- _Exercise task_
Reproduce the data below verbatim, omitting the pictures from your reply.

- _Source records_
━━━━━━━━━━━━━━━━

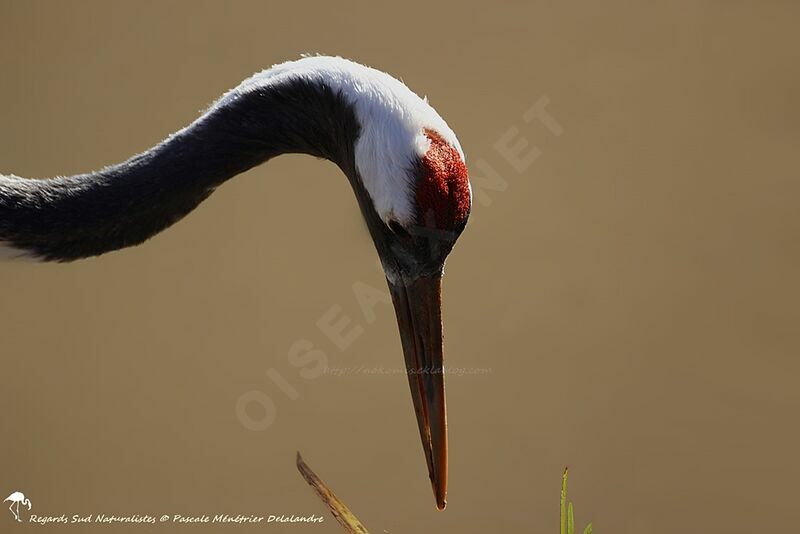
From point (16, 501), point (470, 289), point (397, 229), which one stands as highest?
point (397, 229)

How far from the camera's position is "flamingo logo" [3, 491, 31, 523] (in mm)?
2769

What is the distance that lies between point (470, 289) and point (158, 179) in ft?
4.61

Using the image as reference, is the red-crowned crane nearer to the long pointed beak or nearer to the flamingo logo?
the long pointed beak

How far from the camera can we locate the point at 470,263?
2.72 m

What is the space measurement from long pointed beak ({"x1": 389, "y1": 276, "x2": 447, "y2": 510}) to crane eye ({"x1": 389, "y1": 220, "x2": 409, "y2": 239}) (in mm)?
99

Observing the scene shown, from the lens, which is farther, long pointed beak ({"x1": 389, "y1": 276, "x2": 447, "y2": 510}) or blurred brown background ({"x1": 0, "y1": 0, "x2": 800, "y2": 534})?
blurred brown background ({"x1": 0, "y1": 0, "x2": 800, "y2": 534})

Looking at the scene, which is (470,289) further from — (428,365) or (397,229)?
(397,229)

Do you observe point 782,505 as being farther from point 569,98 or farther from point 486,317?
point 569,98

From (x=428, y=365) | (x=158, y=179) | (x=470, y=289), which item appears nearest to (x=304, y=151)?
(x=158, y=179)

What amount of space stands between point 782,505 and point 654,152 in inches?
41.6

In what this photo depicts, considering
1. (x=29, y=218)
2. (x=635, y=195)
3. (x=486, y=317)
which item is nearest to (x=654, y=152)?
(x=635, y=195)

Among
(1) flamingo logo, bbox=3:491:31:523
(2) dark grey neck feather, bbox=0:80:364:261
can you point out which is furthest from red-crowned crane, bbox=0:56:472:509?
(1) flamingo logo, bbox=3:491:31:523

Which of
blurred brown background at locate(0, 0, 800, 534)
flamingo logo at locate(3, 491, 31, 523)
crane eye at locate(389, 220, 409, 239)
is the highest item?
crane eye at locate(389, 220, 409, 239)

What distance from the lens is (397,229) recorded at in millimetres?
1307
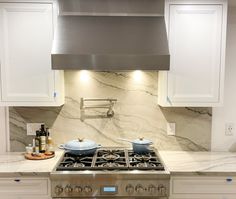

━━━━━━━━━━━━━━━━

- _Written reply_
From point (16, 501), point (470, 289), point (397, 229), which one stands as highest?
point (397, 229)

How far from the camera's position is "flamingo logo" [3, 491, 31, 523] (in mm)?
2769

What is the distance that lies between point (470, 289) and point (158, 179) in ft?
4.61

Using the image as reference, is the red-crowned crane nearer to the long pointed beak or nearer to the flamingo logo?
the long pointed beak

How far from the camera can we locate the point at 470,263?
2.72 m

What is the space measurement from long pointed beak ({"x1": 389, "y1": 276, "x2": 447, "y2": 510}) to crane eye ({"x1": 389, "y1": 220, "x2": 409, "y2": 239}) (in mm)?
99

Observing the scene shown, from the lens, which is farther, long pointed beak ({"x1": 389, "y1": 276, "x2": 447, "y2": 510}) or blurred brown background ({"x1": 0, "y1": 0, "x2": 800, "y2": 534})?
blurred brown background ({"x1": 0, "y1": 0, "x2": 800, "y2": 534})

Looking at the scene, which is (470,289) further from — (428,365) or (397,229)?
(397,229)

Do you observe point 782,505 as being farther from point 569,98 or farther from point 486,317?
point 569,98

From (x=428, y=365) | (x=158, y=179) | (x=470, y=289), which item appears nearest to (x=304, y=151)?
(x=158, y=179)

What amount of space stands between point 782,505 and point 654,152 in inches?
41.6

In what this photo depicts, considering
1. (x=29, y=218)
2. (x=635, y=195)
3. (x=486, y=317)
which item is nearest to (x=654, y=152)?
(x=635, y=195)

Among
(1) flamingo logo, bbox=3:491:31:523
(2) dark grey neck feather, bbox=0:80:364:261
can you point out which is furthest from red-crowned crane, bbox=0:56:472:509?
(1) flamingo logo, bbox=3:491:31:523

Which of
blurred brown background at locate(0, 0, 800, 534)
flamingo logo at locate(3, 491, 31, 523)
crane eye at locate(389, 220, 409, 239)
is the highest item?
crane eye at locate(389, 220, 409, 239)

What distance from the lens is (397,229) recorded at in millimetres?
1307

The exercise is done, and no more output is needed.